そのお兄ちゃんから、かつて一冊の本をもらったことがある。「サイクル野郎」という漫画だ。きっとほとんどの人が知らないであろう漫画だが、フリークの間では超愛されている漫画。お兄ちゃんは、この本を読んでか、僕が小さい頃、東京から僕の住む三重県に自転車でやってきたことがあった。まさに「サイクル野郎」だった。
この本の一巻だけをお兄ちゃんからもらった。
その後、この本を全巻揃えたいと思い、昨年までずっとずっと、20年くらい「サイクル野郎」のコミックを探し続けた。そして、昨年全巻そろった。僕の人生において、「サイクル野郎」ほどに影響を与えてくれた漫画はない。輪太郎は僕の心のヒーローだ。徳島市でサイクル野郎を6冊くらい見つけたときは、飛び上がるほどに嬉しかった。
そして、僕もお兄ちゃんと同じように、自転車で旅をした。名古屋まで自転車で行った日のことはいまでもはっきりと覚えている。
もう、あのお兄ちゃんと会えないんだ、と思うと、胸が締めつけられる。
最近は忙しすぎて、あるいは大人になって、なかなか会えなかったけど、僕の心の中では、お兄ちゃんはでっかい存在だった。最後に会えなかったのが悔しくて悔しくて・・・
最近、身近で「死」が本当に増えてきた。悲しいけど、いよいよ自分の人生も、「別れ」が増えていく時期に来たんだと、受け入れていかなければならないのだ。

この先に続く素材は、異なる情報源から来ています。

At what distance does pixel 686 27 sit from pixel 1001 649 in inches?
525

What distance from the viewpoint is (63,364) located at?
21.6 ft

僕はまだ生きている。けれど、いつか、どこかで、この僕も終わる。でも、生きている限り、誰かの死を見続けなければならない。嫌だけど。悲しいけど。
命あるものはいつか終わりを迎える。それは最も自明のこと。でも、実際に身近な他者が終わりを迎えると、残された方はとてつもなくやるせなくなる。どうしようもなくなる。もしかしたら僕らは「終わり」が何を意味しているのかを考えないで、生きているのかもしれない。
死を忘れるな。この言葉の意味はとても重たい。